Tarık Dursun K. ve ağabeyi Faruk Kakınç’ın ünleri gittikçe yayılıyordu.

Baba Halit Bey de biliyordu artık Tarık Dursun’un ünlü bir yazar olduğunu. Halit Kakınç, ekonomik durumu bozuk olduğu gerekçesiyle çocuklarından para alabilmek için onlara dava açtı. Tarık Dursun itiraz etmedi, avukatı aracılığıyla da “Ne diyorsa peki diyoruz” mesajı yolladı.

Tarık Dursun K. 1970 yılında ölen Halit Kakınç’ın cenazesine gitmedi.

Muzaffer Bey ise 1984 yılında 92 yaşında öldü.

Tarık Dursun Muzaffer babasının her dönem yakınında kalmayı bildi.

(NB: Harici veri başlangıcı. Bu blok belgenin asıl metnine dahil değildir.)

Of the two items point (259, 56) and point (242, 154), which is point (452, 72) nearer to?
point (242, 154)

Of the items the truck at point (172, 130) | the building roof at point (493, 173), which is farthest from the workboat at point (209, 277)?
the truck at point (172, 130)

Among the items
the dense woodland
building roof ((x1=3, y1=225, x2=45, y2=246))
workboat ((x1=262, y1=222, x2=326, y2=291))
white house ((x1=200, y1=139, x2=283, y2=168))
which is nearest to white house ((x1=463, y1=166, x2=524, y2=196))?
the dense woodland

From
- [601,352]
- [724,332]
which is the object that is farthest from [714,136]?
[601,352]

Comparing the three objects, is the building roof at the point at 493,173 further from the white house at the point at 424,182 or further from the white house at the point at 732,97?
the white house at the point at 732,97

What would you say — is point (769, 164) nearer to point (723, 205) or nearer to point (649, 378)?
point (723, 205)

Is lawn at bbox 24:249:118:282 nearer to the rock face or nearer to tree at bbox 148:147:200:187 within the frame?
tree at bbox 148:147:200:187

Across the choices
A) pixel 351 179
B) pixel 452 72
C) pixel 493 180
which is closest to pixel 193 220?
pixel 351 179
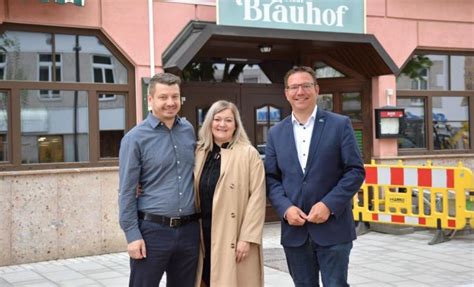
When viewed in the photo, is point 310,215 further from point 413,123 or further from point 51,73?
point 413,123

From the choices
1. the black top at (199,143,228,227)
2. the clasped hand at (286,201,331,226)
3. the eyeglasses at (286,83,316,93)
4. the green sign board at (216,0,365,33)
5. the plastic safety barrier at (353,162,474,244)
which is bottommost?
the plastic safety barrier at (353,162,474,244)

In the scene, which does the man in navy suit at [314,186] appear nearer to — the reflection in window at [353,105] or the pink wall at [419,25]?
the pink wall at [419,25]

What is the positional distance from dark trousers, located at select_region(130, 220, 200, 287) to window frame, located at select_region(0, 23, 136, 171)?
157 inches

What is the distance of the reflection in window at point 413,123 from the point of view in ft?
32.1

'ÜVEY BABAMDI AMA ÜVEY BABAM DEĞİLDİ'

Tarık Dursun’u tanıdığımda, Karşıyaka’da Cemal Gürsel Caddesi üzerinde Nikah Sarayı’na varmadan Konak Apartmanı’nın giriş katında oturuyordu. 2013 yılıydı ve ülke yine sıkıntılı bir süreçten geçiyordu. Tarık Ağabey ile sohbetlerimizde daha çok edebiyat ve sinema içinde kalıyorduk. Eski İzmir, 1950’li yıllarda kentin insan manzaraları da bizim başlıca sohbet konularımız olurdu.

Hatırlıyorum da onu farklı kılan özelliklerden birisi her şeyi mizah konusu yapabilmesiydi. Utanılan, saklanan, mahrem diyerek ağzına kilit vurulmuş ne varsa önce mizahi bir üslupla anlatmayı denerdi. Mizahla anlatamasa da ifade etmenin bir yolunu bulurdu. Emin olmadığı ya da dile getirmede zorlandıklarını ise soru cümleleri şekline dönüştürürdü.

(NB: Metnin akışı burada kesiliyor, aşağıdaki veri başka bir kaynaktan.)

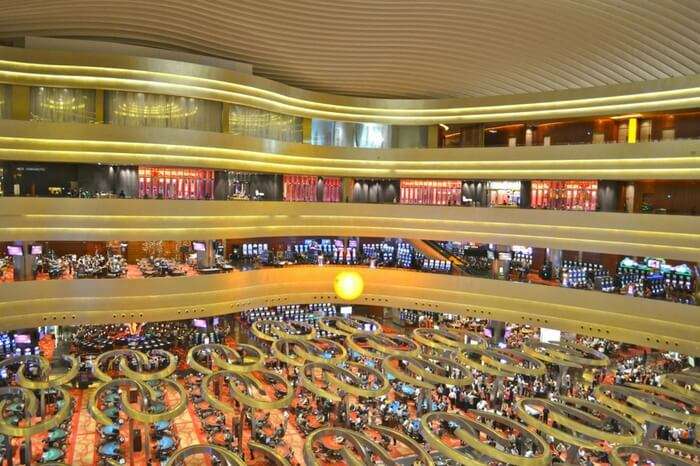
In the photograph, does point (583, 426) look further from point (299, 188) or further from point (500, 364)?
point (299, 188)

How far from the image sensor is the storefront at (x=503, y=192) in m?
32.5

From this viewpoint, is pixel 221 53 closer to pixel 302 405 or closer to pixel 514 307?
pixel 302 405

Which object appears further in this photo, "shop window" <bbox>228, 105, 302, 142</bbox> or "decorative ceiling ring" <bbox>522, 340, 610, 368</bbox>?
"shop window" <bbox>228, 105, 302, 142</bbox>

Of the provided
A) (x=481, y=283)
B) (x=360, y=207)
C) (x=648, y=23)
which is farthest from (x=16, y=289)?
(x=648, y=23)

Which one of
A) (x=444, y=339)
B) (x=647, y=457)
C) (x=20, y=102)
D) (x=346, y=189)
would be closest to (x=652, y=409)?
(x=647, y=457)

Tiryakisi olduğu Uzun Samsun sigarasını yakar, bir nefes çektikten sonra tablada kendi haline bırakırdı. O kadar çok sigara yakmasına rağmen tırnaklarında sigara dumanının bıraktığı kınamsı bir iz yoktu. Ellerinde kırışıklıktan, ihtiyarlara özgü benlerden de eser yoktu. Canlı yüz hatlarıyla çocuksu bakışlarını fırça gibi sık saçları tamamlıyordu. Onun görünümü geçmişten bu güne bir süreklilik arz ediyordu.

Parky adını verdiği Parkinson hastalığı ile yaşamayı öğrenmişti. Heyecanlandığı ya da üzüldüğü zaman hastalığının yarattığı sarsıntılar bütün bedenini esir alırdı.

Sohbetlerimizde Muzaffer Bey’in ismi geçtiğinde hep gözleri dolardı. Bir gün sigarasını yaktı, “Biliyor musun, Muzaffer babam 92 yaşında öldü, onu yanında sigara içmedim. Kaç defa ‘Gel çocuğum içerde iç. Gitme dışarısı soğuk’ dese de dinlemedim. Üvey babamdı ama üvey babam değildi.” dedi.

Tarık Dursun K. 10 yaşında tanıdığı Muzaffer Bey ile yaşam boyu sürecek güçlü bir bağ kurdu. O sevgi bağı ki kan bağından bile öteydi. Tarık Dursun, 84 yaşında öldüğünde onu Muzaffer babasının yanına gömdüler.